--- Work to complete ---
Check every line of the entries that follow, and copy the ones containing "maximum".

--- Task data ---
"""
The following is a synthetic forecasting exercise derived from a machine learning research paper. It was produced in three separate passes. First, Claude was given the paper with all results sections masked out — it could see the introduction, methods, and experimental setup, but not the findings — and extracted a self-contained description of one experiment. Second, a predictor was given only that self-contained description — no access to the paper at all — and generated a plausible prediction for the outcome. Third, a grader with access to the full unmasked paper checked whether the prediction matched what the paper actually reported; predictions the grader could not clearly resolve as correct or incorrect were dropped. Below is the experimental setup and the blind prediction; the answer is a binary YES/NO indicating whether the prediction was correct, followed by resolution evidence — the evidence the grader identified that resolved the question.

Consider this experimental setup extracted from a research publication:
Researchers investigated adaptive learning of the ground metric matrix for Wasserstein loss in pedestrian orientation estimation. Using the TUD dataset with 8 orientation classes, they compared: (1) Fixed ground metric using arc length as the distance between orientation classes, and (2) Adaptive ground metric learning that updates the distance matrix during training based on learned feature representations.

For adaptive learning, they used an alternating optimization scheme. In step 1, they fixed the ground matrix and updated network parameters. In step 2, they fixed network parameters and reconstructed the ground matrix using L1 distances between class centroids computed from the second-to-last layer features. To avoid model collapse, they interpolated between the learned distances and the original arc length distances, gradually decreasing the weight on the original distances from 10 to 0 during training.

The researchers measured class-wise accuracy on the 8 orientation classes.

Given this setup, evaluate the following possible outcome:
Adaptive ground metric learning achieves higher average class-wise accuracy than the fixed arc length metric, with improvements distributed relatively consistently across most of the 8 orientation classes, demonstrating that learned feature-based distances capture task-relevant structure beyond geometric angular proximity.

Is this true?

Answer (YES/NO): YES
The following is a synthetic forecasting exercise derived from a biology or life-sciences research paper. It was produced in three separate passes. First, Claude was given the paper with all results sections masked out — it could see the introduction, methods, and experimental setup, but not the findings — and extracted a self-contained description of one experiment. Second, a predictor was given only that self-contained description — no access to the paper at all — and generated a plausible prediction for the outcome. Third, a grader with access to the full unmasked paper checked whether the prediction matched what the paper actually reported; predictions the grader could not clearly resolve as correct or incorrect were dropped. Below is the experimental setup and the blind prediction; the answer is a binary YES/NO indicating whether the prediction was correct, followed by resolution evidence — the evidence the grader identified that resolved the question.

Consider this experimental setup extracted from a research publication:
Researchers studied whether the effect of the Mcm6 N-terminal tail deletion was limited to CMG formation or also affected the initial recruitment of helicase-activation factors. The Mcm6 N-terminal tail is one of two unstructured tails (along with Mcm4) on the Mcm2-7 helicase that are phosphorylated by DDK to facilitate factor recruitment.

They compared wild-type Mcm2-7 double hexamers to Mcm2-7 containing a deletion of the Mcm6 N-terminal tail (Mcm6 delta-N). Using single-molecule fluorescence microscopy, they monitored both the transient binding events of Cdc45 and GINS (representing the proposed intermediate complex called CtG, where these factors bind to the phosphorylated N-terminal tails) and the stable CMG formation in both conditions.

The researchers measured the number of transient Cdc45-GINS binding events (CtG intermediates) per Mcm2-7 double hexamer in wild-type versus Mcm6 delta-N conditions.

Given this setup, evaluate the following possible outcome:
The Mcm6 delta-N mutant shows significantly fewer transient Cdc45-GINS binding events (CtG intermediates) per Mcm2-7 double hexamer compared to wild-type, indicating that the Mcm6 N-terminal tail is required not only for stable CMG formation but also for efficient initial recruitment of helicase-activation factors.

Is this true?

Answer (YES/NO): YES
"""
"""
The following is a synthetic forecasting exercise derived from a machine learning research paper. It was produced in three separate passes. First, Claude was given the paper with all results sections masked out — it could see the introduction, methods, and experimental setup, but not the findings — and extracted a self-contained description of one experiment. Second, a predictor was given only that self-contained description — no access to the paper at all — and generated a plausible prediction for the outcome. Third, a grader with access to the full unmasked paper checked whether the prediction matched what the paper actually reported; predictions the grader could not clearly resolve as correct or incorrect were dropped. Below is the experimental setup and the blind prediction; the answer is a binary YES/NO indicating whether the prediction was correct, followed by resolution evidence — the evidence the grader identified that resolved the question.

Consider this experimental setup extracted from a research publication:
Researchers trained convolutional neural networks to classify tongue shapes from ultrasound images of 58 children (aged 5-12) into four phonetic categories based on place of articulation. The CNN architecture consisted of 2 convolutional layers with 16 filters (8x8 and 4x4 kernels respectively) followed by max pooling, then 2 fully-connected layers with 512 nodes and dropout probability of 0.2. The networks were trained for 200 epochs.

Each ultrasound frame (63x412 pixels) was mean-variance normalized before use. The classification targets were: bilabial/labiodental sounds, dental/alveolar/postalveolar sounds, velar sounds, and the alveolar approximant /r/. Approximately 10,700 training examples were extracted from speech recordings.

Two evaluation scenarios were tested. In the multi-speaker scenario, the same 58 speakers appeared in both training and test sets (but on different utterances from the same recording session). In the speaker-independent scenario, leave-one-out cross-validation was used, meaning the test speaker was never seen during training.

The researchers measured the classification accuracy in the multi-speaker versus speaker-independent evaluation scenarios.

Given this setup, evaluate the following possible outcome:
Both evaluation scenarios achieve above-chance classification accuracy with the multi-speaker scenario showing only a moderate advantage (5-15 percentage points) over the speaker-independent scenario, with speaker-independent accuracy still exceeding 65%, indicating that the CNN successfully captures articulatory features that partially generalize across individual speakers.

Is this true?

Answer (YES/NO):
"""
"""
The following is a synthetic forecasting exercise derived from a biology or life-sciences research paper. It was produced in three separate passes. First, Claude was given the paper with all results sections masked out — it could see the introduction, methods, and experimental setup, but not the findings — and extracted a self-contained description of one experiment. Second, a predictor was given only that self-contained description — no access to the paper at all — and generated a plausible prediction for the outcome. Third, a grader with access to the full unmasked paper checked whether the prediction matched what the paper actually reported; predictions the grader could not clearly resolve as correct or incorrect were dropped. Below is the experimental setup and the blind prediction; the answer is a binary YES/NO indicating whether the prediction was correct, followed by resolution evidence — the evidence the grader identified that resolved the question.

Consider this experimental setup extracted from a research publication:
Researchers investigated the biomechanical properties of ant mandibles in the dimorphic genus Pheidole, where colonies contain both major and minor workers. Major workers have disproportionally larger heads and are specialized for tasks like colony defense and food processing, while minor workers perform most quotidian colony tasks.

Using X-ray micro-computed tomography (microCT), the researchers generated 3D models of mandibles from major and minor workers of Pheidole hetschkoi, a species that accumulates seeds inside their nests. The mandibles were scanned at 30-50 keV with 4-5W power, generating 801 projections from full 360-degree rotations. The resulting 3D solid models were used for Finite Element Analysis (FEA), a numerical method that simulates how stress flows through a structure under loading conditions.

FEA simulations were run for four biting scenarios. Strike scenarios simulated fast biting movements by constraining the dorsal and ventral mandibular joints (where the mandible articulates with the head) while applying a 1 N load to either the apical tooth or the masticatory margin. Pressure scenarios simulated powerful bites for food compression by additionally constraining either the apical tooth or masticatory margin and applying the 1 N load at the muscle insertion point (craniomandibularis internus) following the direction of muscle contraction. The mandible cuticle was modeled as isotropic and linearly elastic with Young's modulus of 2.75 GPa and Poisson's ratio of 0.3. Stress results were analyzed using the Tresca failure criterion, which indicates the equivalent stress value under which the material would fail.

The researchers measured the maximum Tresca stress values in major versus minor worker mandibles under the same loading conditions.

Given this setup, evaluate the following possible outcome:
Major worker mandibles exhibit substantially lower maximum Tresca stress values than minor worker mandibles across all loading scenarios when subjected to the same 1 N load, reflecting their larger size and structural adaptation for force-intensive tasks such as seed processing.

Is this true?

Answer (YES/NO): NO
"""
--- Exercise answer ---
The researchers measured the maximum Tresca stress values in major versus minor worker mandibles under the same loading conditions.
Major worker mandibles exhibit substantially lower maximum Tresca stress values than minor worker mandibles across all loading scenarios when subjected to the same 1 N load, reflecting their larger size and structural adaptation for force-intensive tasks such as seed processing.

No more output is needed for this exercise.